Norwegian Air Shuttle has published sharply improved results for the first quarter of 2026, typically the weakest period for airlines. The group, which includes regional carrier Widerøe, significantly reduced its operating loss and achieved a record load factor for the start of the year.
**A Much Less Loss-Making First Quarter**
For the first three months of 2026, the Norwegian group reported an operating loss (EBIT) of NOK 220 million (about €20 million), compared to NOK 611 million (€55 million) a year earlier. The pre-tax result (EBT) came in at NOK -459 million (just over €40 million), also a marked improvement from 2025. This reduction is attributed to the appreciation of the Norwegian krone, gains on fuel hedges, and lower costs for CO₂ emission allowances under the EU ETS system. According to several financial agencies, the operating loss was much better than market expectations, which had anticipated a deficit close to NOK 954 million (around €85 million). "We are pleased to see that overall demand remains encouraging, even in a complex and unpredictable environment," said CEO Geir Karlsen in the results statement.
**Strong Demand and Record Load Factor**
The group carried 5.2 million passengers in Q1, including 4.2 million on Norwegian and 0.9 million on Widerøe. Despite a capacity reduction – measured in available seat kilometers (ASK) – of about 6% for Norwegian and 2% for Widerøe, demand remained robust. Norwegian achieved an average load factor of 87.6% for the quarter, up 5.2 percentage points from the same period in 2025, a record for a first quarter historically marked by lower traffic. Widerøe, focused on Norwegian regional routes, posted a load factor of 70.2%. Operationally, punctuality remained solid with 78.8% of flights on time for Norwegian and 87.2% for Widerøe.
**Strengthened Financial Position**
As of March 31, 2026, the group's liquidity reached NOK 14.2 billion (about €1.3 billion), compared to around NOK 10.5 billion (€950 million) a year earlier. This increase reflects both better operational performance and disciplined cash management, a crucial point for an actor emerging from several years of deep restructuring. The group's fleet now totals 145 aircraft, including 95 for Norwegian and 50 for Widerøe, confirming the stabilization of the industrial tool after major fleet and debt rationalization moves in recent years. Norwegian operates a network linking the Nordic countries to many European destinations with a fleet of Boeing 737-800s and 737 MAX 8s, while Widerøe, with a fleet mostly composed of Dash-8s (and some Embraer E190-E2s), provides a fine mesh of domestic Norwegian routes. The Norwegian Reward loyalty program continued to grow, surpassing 8.5 million members during the quarter, strengthening the group's ability to retain leisure and business customers, especially in Scandinavian markets.

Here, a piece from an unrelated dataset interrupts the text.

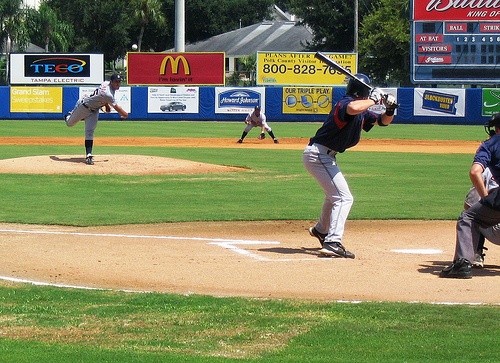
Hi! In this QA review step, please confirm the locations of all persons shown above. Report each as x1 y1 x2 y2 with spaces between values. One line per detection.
236 105 278 143
303 74 395 259
441 111 500 279
65 73 128 165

**Uncertain Market Context**
Despite encouraging signals, the group's management remains cautious in an environment described as "complex and unpredictable," marked by currency volatility, fuel price fluctuations, and geopolitical tensions. Norwegian has suspended some routes to the Middle East for security reasons, illustrating the network's sensitivity to regional risks. At the same time, the company continues its environmental upgrade strategy. It launched the first Danish domestic line powered by 40% sustainable aviation fuel (SAF), a symbolic initiative in a European market where regulatory and societal pressure on aviation emissions is increasing.